Using 45 typical clinical vignettes, the researchers compared the diagnostic and triage processes of GPT-4 and three board-certified physicians to see which method offered the most likely diagnosis and determined which of the triage levels—emergency, non-emergency, or self-care—was most appropriate.

The study has certain shortcomings. Although the clinical vignettes were based on actual instances, they only offered diagnostic summary information, which might not accurately represent clinical practice, which usually provides patients with more in-depth information.

Furthermore, the GPT-4’s answers can vary depending on how the questions are phrased, and it might have picked up tips from the clinical vignettes this study used. Furthermore, it is possible that the results are not applicable to other conversational AI systems.

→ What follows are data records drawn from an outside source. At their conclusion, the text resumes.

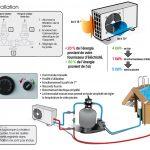 Pompe à chaleur ubbink heater max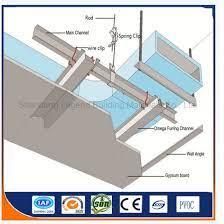 china gypsum ceiling plasterboard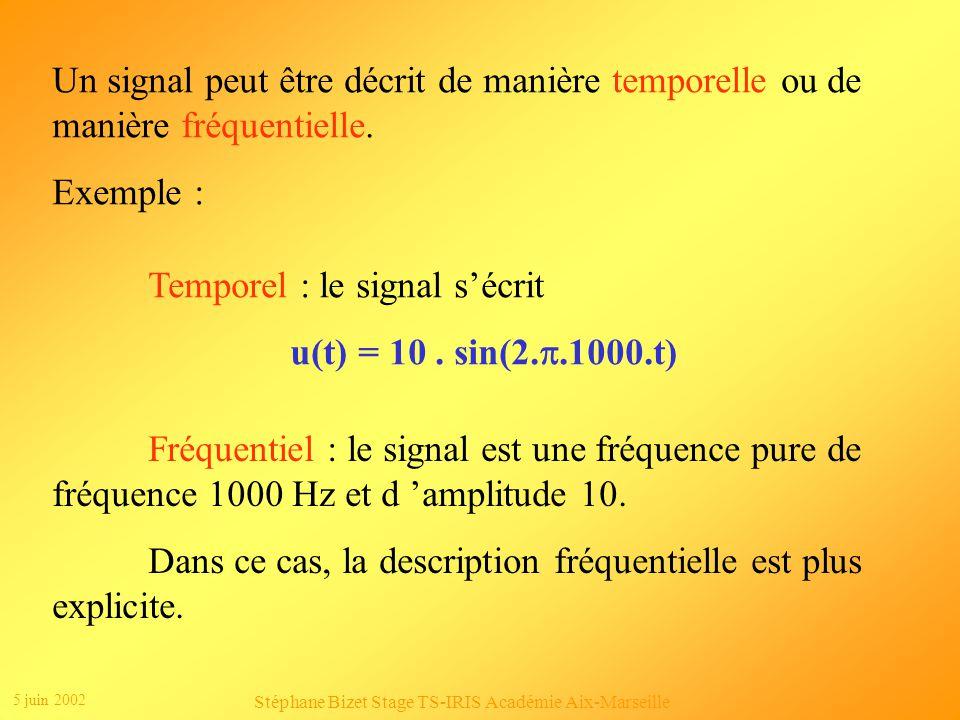 5 juin 2002 Stéphane Bizet Stage TS-IRIS Académie Aix-Marseille On cherche à transmettre un signal sinusoïdal de fréquence comprise entre 10 et 100 Hz.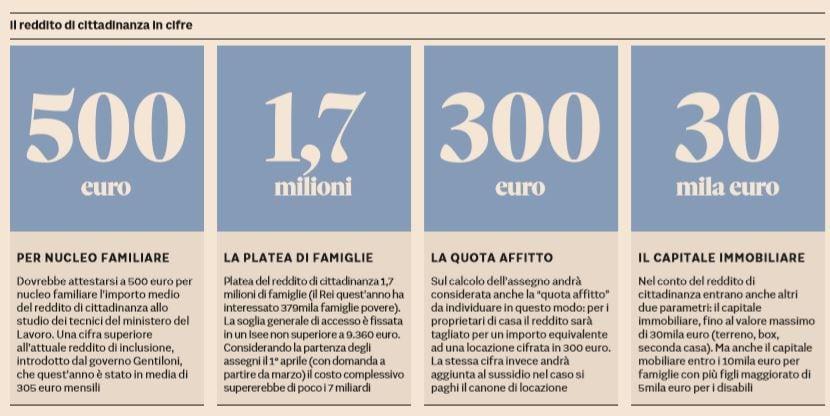 reddito di cittadinanza 500 euro
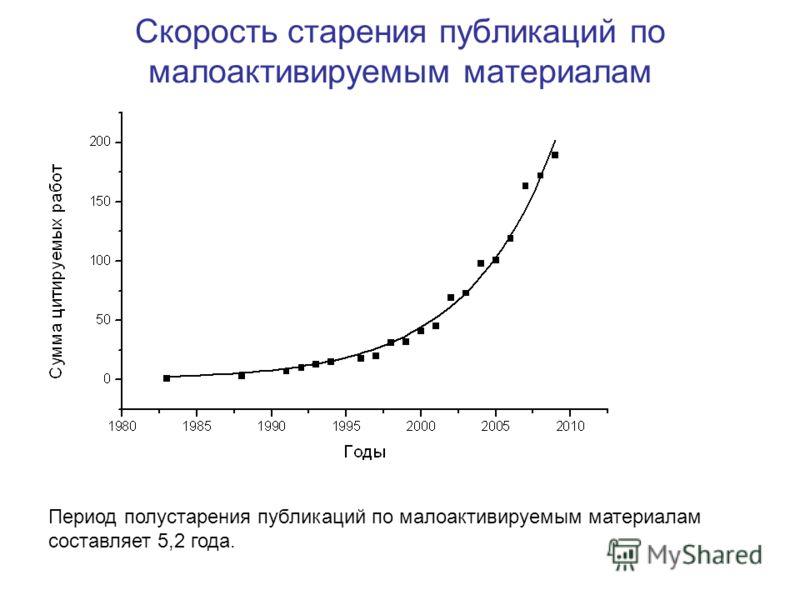 Скорость старения публикаций по малоактивируемым материалам Период полустарения публикаций по малоактивируемым материалам составляет 5,2 года.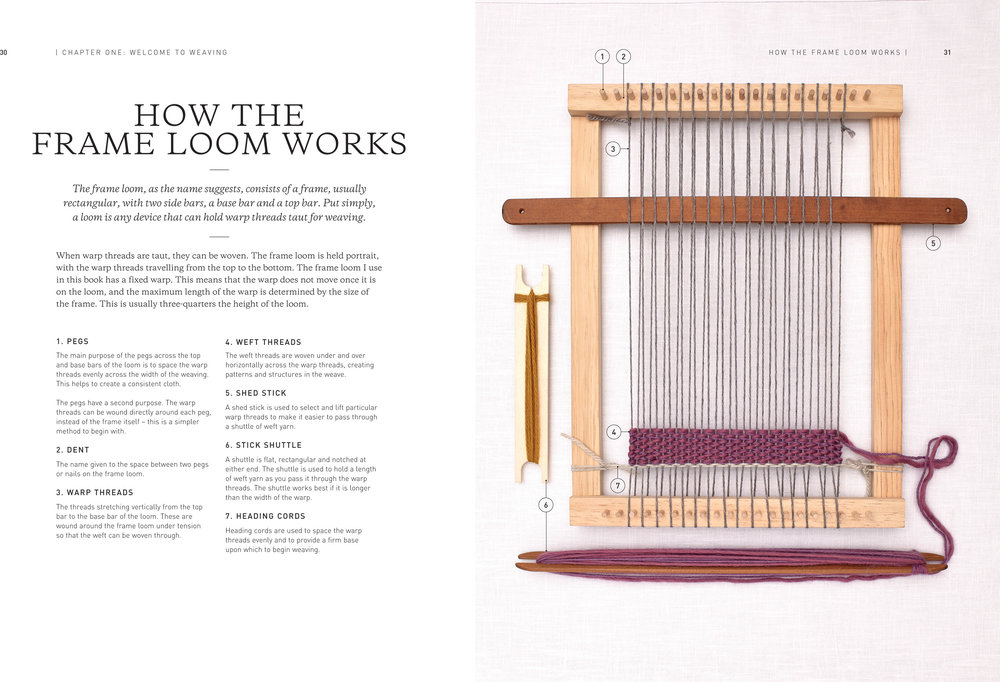 Shop Fiona Daly Textiles Little Loom Weaving By Fiona Daly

The results can be used by health systems to implement conversational AI to enhance patient diagnosis and facilitate effective triage.

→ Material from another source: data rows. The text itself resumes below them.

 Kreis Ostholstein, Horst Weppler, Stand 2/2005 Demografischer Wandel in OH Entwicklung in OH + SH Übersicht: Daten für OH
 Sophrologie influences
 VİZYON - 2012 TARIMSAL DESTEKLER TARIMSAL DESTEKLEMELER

The findings from our study should be reassuring for patients because they indicate that large language models like GPT-4 show promise in providing accurate medical diagnoses without introducing racial and ethnic biases. However, it is also important for us to continuously monitor the performance and potential biases of these models as they may change over time depending on the information fed to them.

Dr Yusuke Tsugawa, Study Senior Author and Associate Professor, Medicine, Division of General Internal Medicine and Health Services Research, David Geffen School of Medicine University of California, Los Angeles

Naoki Ito, Sakina Kadomatsu, Kiyomitsu Fukaguchi, Mineto Fujisawa, Ryo Ishizawa, Naoki Kanda, Daisuke Kasugai, Mikio Nakajima, and Tadahiro Goto are the other study authors.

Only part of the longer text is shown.